The foyer was larger than many rooms, but it was gay and bright with chintz, and there were flowers on a table. There was a seat for two, and they sat on it. The maid came back after only a minute or two.
“Mrs. Burt has just come in,” she said. “If you will come this way?”
They went that way. They went into an enormous living-room, with a fireplace—with white chairs and green chairs and yellow chairs; with many glowing lamps and with a middle-aged woman standing near the center.
“Mr. Weigand,” the maid said. “He says he’s from the police. And—” She looked at Mrs. North, who was unexplained.
“Mrs. North,” Bill said, not explaining. “Mrs. Burt?”

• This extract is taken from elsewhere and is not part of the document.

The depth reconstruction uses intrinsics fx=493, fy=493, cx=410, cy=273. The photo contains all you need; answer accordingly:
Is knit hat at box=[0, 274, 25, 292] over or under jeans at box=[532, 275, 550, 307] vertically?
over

“Do come in,” Mrs. Burt said. “Do come in and sit down, Mr. Weigand. And Mrs.—” She let the last trail off. She spoke in a light, quick voice, as if she were excited. She was a gray-haired woman, slight and rather pretty; a few years ago she must have been very pretty. There was softness and fragility about her, and a kind of eagerness. She motioned them to one of two facing sofas and, when they were in front of it, sat down opposite them. They sat down.
“I am investigating the death of Miss Amelia Gipson,” Bill said. “You’ve probably read about it?”
“Oh yes,” Mrs. Burt said, and there was a kind of eagerness in her voice, as if she were pleased to be able to make the right answer. “Dear Amelia. I’m so sorry. So terribly sorry. We were girls together, you know.”